PulseCheck uses Nemotron, an NVIDIA tool, to calculate the average customer happiness index and provide explanations for easy comprehension. We use Gemini to get the specific numerical analysis of the data and accurately forecast values, falling back to a standard linear regression if Gemini fails. The dashboard and globe map are designed with React, Tailwind CSS, and Shadcn/ui, and Mathbox. To use customer sentiments towards the happiness index, we used a web scraper on websites like X and Reddit, where people are likely to post about their experience or suggestions for T-Mobile in addition to general information like outages, and analyzed it to extract key phrases that reflect issues that T-Mobile has done well on or can improve.

Nvidia Dataflow: PulseCheck uses NVIDIA Nemotron to analyze customer data and generate actionable insights. The workflow:

  • Pulls customer metrics from the last two quarters (6 months).
  • Prompts Nemotron to analyze trends, summarize key drivers of happiness, and forecast the next quarter (3 months). Multiple prompt versions ensure a reliable response.
  • Passes Nemotron’s analysis to Gemini for precise numerical forecasting, with a linear regression fallback if needed.
  • Produces structured outputs combining explanations and forecasts for practical decision-making.

This demonstrates multi-step reasoning, workflow orchestration, and tool integration—using AI to analyze data and produce actionable forecasts, not just respond to prompts.

Challenges we ran into

As it was our first time working on such a complex project together, along with starting from multiple points concurrently, we ran into quite a lot of challenges! We encountered a lot of irrelevant datasets until we found datasets with county-level data that had the factors we needed. In addition, merge conflicts in Github and API issues with Gemini and Nemotron prevented us from being able to analyze the data we found and combine different areas of our project until they were fixed. X's API went down unexpectedly, making us scramble for another solution to get the customer feedback we needed.

Accomplishments!

We are extremely proud of creating PulseCheck, an app that tracks customer happiness over social media and network information and predicts changes that help T-Mobile anticipate and resolve obstacles to the satisfaction of its customers!
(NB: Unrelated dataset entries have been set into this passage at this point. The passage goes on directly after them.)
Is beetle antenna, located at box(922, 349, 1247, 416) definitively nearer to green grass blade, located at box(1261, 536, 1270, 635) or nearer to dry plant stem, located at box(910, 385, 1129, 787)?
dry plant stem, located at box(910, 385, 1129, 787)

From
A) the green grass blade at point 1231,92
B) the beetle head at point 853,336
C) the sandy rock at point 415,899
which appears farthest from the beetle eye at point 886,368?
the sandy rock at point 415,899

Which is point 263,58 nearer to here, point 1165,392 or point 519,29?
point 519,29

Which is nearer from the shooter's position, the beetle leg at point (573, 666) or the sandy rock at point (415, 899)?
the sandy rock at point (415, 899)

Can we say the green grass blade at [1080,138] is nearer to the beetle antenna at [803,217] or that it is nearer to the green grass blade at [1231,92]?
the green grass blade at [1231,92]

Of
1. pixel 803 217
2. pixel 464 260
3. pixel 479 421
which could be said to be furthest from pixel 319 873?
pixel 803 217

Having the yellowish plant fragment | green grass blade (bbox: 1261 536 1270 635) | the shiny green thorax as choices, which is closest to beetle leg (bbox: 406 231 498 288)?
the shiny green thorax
We learned a lot about working together in a team, like making sure to work on separate Github branches! In addition, for most of us, it was our first time working with one or more of the technologies, and it was enlightening to learn to use new technologies on a time crunch!

What's next for PulseCheck

In the future, we plan to fine-tune the customer happiness index, adding analysis of factors such as demographics, loyalty, and plan usage and pricing. In addition, T-Mobile continues to provide service to its customers beyond just the US with international plans that are useful in trips to Europe, Asia, etc. Expanding PulseCheck will help T-Mobile track customer satisfaction even while they are overseas, helping T-Mobile remain the best wireless carrier in the US and beyond!